In the next piece of the paper, Horton shows examples of simulating various economic experiments using LLMs. To better understand this piece, I’m going to shift gears and try messing around with edsl, the new Python package he’s put out with Emeritus for running these kinds of tests.

Understanding edsl

In this section, I want to start exploring the edsl package. I am going to implement a little test inspired by this recent joke post and based on the tutorial outlined here. Here is the code:

import edsl
from edsl.agents import Agent
from edsl.questions import QuestionFreeText

# Make some political alignments
# (These were generated by chatGPT)
political_alignments = [
    "Conservative",
    "Liberal",
    "Progressive",
    "Socialist",
    "Libertarian",
    "Moderate",
    "Populist",
    "Green",
    "Nationalist",
    "Neoconservative",
    "Tea Party",
    "Democratic Socialist",
    "Anarchist",
    "Centrist",
    "Feminist",
    "Paleoconservative",
    "Alt-Right",
    "Communist",
    "Isolationist",
    "Technocrat"
]

# Make some agents with these alignments
agents = [Agent(traits = {'politics':p}) for p in political_alignments]

q = QuestionFreeText(
    question_name = "favorite_color",
    question_text = "What is the color that best represents your political attitude? Please respond with just a hex code corresponding to that color."
)

result = q.by(agents).run()

The result is a list with one record for each of the 20 agents. Each record looks something like this (which also adds some more clarity on what’s happening behind the scenes, including the full prompt):

Result(agent={'politics': 'Conservative'}, scenario={}, model=LanguageModelOpenAIThreeFiveTurbo(model = 'gpt-3.5-turbo', parameters={'temperature': 0.5, 'max_tokens': 1000, 'top_p': 1, 'frequency_penalty': 0, 'presence_penalty': 0, 'use_cache': True}), iteration=0, answer={'favorite_color': '#FF0000'}, prompt={'favorite_color_user_prompt': Prompt(text='You are being asked the following question: What is the color that best represents your political attitude? Please respond with just a hex code corresponding to that color.
Return a valid JSON formatted like this:
{"answer": "<put free text answer here>"}'), 'favorite_color_system_prompt': Prompt(text='You are playing the role of a human answering survey questions.
Do not break character.
You are an agent with the following persona:
{'politics': 'Conservative'}')}

In the middle there, we can see our question answer. Let’s visualize what our whole set of results look like! Here’s some python code for making a nice table (via ChatGPT):

def create_html_table(name_color_pairs):
    html = '<table border="1">'

    # Adding table headers
    html += '<tr><th>Name</th><th>Color</th></tr>'

    # Looping through each tuple to create table rows
    for name, color in name_color_pairs:
        html += f'<tr><td>{name}</td><td style="background-color:{color};"></td></tr>'

    html += '</table>'
    return html

tups = [(r.agent.to_dict()['traits']['politics'], r.answer['favorite_color']) for r in result]

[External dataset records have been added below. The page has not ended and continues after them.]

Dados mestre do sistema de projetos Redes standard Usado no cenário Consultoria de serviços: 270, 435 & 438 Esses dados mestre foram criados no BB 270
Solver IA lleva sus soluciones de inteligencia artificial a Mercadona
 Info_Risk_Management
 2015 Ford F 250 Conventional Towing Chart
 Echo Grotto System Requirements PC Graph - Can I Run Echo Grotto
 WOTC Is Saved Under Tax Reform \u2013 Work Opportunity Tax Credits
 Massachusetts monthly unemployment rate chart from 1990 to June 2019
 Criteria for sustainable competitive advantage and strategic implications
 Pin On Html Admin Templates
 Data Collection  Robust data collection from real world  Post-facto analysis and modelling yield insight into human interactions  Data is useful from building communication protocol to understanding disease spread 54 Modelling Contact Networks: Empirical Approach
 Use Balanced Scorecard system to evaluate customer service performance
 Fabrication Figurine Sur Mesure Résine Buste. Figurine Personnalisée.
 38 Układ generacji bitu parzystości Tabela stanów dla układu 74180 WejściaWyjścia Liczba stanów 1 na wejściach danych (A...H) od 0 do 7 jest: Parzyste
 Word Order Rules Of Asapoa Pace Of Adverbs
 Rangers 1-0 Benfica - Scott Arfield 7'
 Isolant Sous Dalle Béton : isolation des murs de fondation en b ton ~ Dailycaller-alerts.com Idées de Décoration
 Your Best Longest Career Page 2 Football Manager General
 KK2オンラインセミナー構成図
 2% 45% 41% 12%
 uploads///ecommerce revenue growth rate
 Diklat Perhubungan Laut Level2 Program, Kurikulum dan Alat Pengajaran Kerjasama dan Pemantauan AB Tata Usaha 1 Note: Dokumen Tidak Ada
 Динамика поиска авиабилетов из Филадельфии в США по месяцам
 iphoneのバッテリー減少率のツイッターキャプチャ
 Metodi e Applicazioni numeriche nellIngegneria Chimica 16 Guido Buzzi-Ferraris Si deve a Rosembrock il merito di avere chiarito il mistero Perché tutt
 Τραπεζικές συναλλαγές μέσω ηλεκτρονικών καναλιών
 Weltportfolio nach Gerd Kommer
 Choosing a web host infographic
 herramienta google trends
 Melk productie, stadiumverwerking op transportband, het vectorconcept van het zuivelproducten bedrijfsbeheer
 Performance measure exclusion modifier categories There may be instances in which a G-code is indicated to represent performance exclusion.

html_table = create_html_table(tups)
print(html_table)

Here is the result:

NameColor
Conservative
Liberal
Progressive
Socialist
Libertarian
Moderate
Populist
Green
Nationalist
Neoconservative
Tea Party
Democratic Socialist
Anarchist
Centrist
Feminist
Paleoconservative
Alt-Right
Communist
Isolationist
Technocrat

Funny. The use of grey for moderate / technocratic attitudes is interesting. Most are otherwise fairly intuitive.